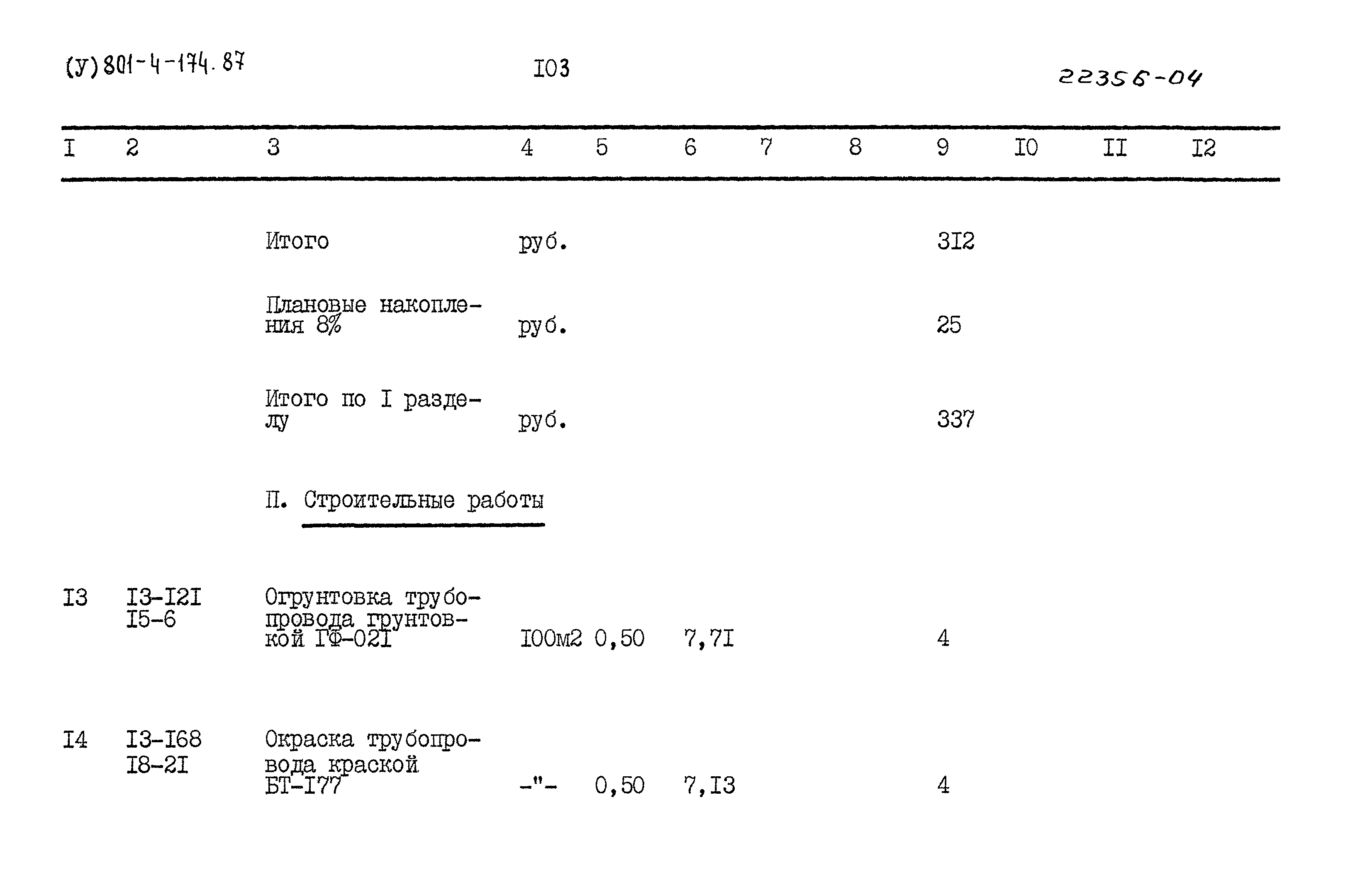 (У) 801-4-174.87

I03

22356-04

| I | 2 | 3 | 4 | 5 | 6 | 7 | 8 | 9 | I0 | II | I2 |
|---|---|---|---|---|---|---|---|---|---|---|---|
| | | Итого | руб. | | | | | 3I2 | | | |
| | | Плановые накопления 8% | руб. | | | | | 25 | | | |
| | | Итого по I разделу | руб. | | | | | 337 | | | |
| | | П. Строительные работы | | | | | | | | | |
| I3 | I3-I2I I5-6 | Огрунтовка трубопровода грунтовкой ГФ-02I | I00м2 | 0,50 | 7,7I | | | 4 | | | |
| I4 | I3-I68 I8-2I | Окраска трубопровода краской БТ-I77 | -"- | 0,50 | 7,I3 | | | 4 | | | |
********
_How to complete this task_:
Make an exact copy of each line, beginning at the one containing "Плановые накопления 8%" and ending with the last line of the data, and of no other line.

_Answer section_:
| | | Плановые накопления 8% | руб. | | | | | 25 | | | |
| | | Итого по I разделу | руб. | | | | | 337 | | | |
| | | П. Строительные работы | | | | | | | | | |
| I3 | I3-I2I I5-6 | Огрунтовка трубопровода грунтовкой ГФ-02I | I00м2 | 0,50 | 7,7I | | | 4 | | | |
| I4 | I3-I68 I8-2I | Окраска трубопровода краской БТ-I77 | -"- | 0,50 | 7,I3 | | | 4 | | | |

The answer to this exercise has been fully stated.